### What the exercise asks
Below are entries. Reproduce exactly the lines between the line holding "food, fruits, grapes, leaves, vine, green, bokeh" and the line holding "A rare case", inclusive, and only those.
---------- Material supplied
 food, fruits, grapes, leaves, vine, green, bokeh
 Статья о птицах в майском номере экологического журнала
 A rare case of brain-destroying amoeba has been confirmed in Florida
--------------------
---------- Material supplied
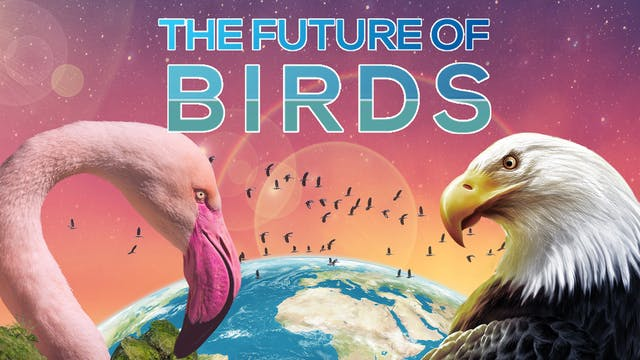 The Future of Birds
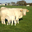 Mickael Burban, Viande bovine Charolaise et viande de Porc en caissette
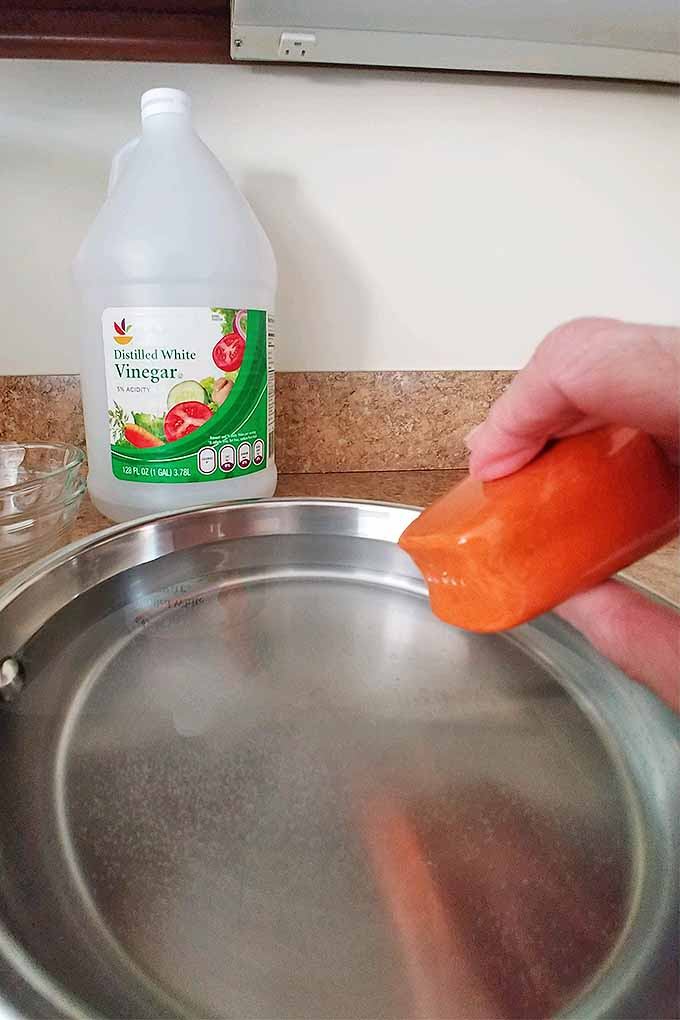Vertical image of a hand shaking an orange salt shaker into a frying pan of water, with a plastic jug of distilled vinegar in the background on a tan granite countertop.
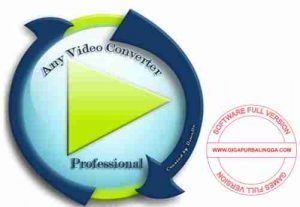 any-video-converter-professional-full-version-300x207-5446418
--------------------
### Reply to the task
 food, fruits, grapes, leaves, vine, green, bokeh
 Статья о птицах в майском номере экологического журнала
 A rare case of brain-destroying amoeba has been confirmed in Florida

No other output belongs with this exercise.